This newly published volume 刑法注释书(Criminal Law Treatise), the first volume in a series of treatises for practitioners, is critical for understanding how Chinese judges and other practitioners approach China’s Criminal Law. This reference work was edited by He Fan, head of the planning section of the Supreme People’s Court Judicial Reform Office. He has a PhD in criminal law. Earlier in his career was a policeman and a criminal court judge, so he has insights from the world of practice about what judges and others who need to understand the law on a particular crime correctly (正确). The idea from the volume arose from a project that he did with the Shanghai Higher People’s Court. And He Fan notes in his article introducing the book that the organizing principle for this book is influenced by a volume on Criminal Law edited by Hsu Yu-hsiu, former grand justice on Taiwan’s Constitutional Court and a handbook on search and seizure by Taiwan National University Professor Lin Yu-Hsiung. Both books draw on the approach of traditional Chinese criminal law books of setting out the statute provisions with annotations (注释).

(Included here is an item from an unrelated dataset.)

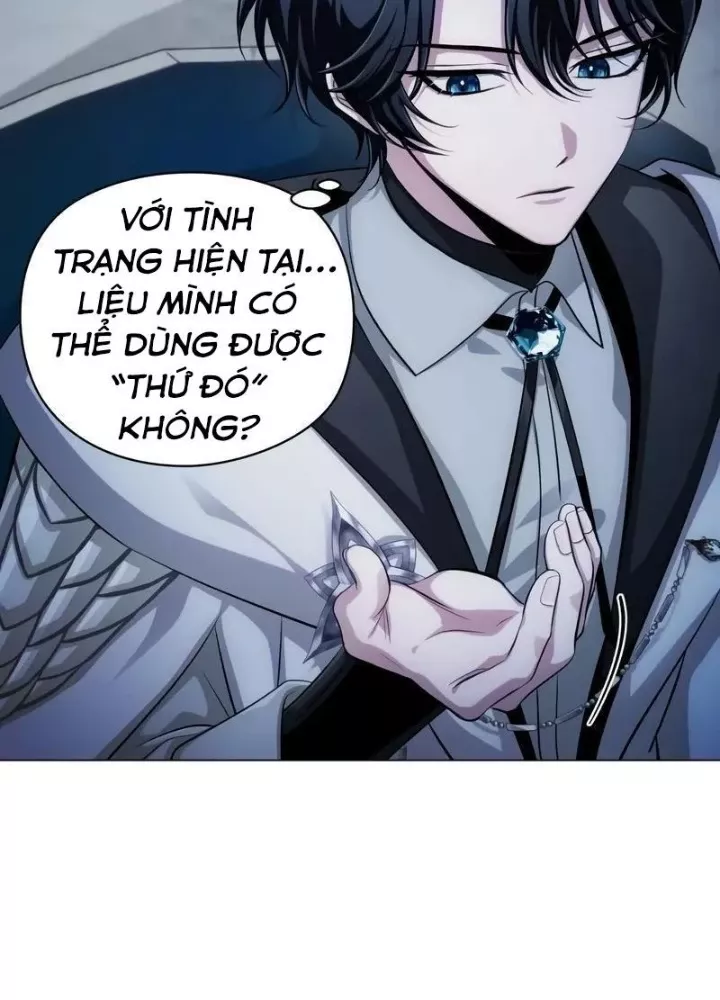Trang 271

The book assembles in a single deceptively small volume the principal sources of law and guidance that those involved in the criminal justice system in China need to access.

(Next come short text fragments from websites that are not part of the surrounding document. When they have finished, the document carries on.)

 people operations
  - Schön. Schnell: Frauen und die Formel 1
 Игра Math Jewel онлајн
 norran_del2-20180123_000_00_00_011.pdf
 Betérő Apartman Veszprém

The organizing principle for the book is as follows:
- legislation–article of the law and any prior versions of the article, with any explanation (说明), including explanations of the amendment (立法-要点注释);
- Related legislation (相关立法);
- legislative interpretations (立法解释); (these are binding and have a higher status than judicial interpretations);
- Legislative opinions of an interpretive nature (立法解释性意见)–responses by the Legislative Affairs Commission (and its Criminal Law Office) on issues of criminal law. These do not have a formal status under Chinese law, but are authoritative guidance. (Thank you to Changhao Wei, NPC Observer, for this comments on this) ;
- judicial interpretations (司法解释) (these can be by the SPC, the Supreme People’s Procuratorate (SPP), or the two together. These have a formal legal status under Chinese law and the SPC and SPP have declared that they have the status of law;
- judicial guiding documents (司法指导文件)–these are documents providing guidance on criminal law issues from the Central Political-Legal Commission, the SPC and its Research Office, various criminal divisions, SPP and its Policy and Research Office, and other related documents (as mentioned in the previous blogpost, these types of documents lack a formal status, but are highly authoritative);
- judicial interpretations–annotations司法解释-注释 and judicial guiding documents–annotations 司法指导性文件-注释–these are related “understanding and application” documents (相关文件理解与适用) authoritative explanations by the drafters of judicial interpretations and judicial guiding documents (previous blogposts have drawn on these “understanding and application documents”);
- If multiple judicial interpretations have been issued on an issue, annotations to each;
- Guiding cases–courts 指导性案例-法院 (translations available at the China Guiding Cases Project);
- Guiding cases–procuratorate指导性案例-检察 (translations of many available at Chinalawtranslate.com);
- SPC bulletin cases 法院公报案例 (I have written about the hierarchy various types of SPC approved cases in my Tsinghua China Law Review article);
- Court reference cases 法院参考案例 (these refer to the cases in Reference to Criminal Trial, the publication of the five criminal divisions of the SPC), also mentioned in my article and a January, 2018 blogpost;
- public security documents ( 公安文件)–documents of the Ministry of Public Security (MPS), the MPS legal affairs bureau, the economic crime investigation bureau and other related guidance documents).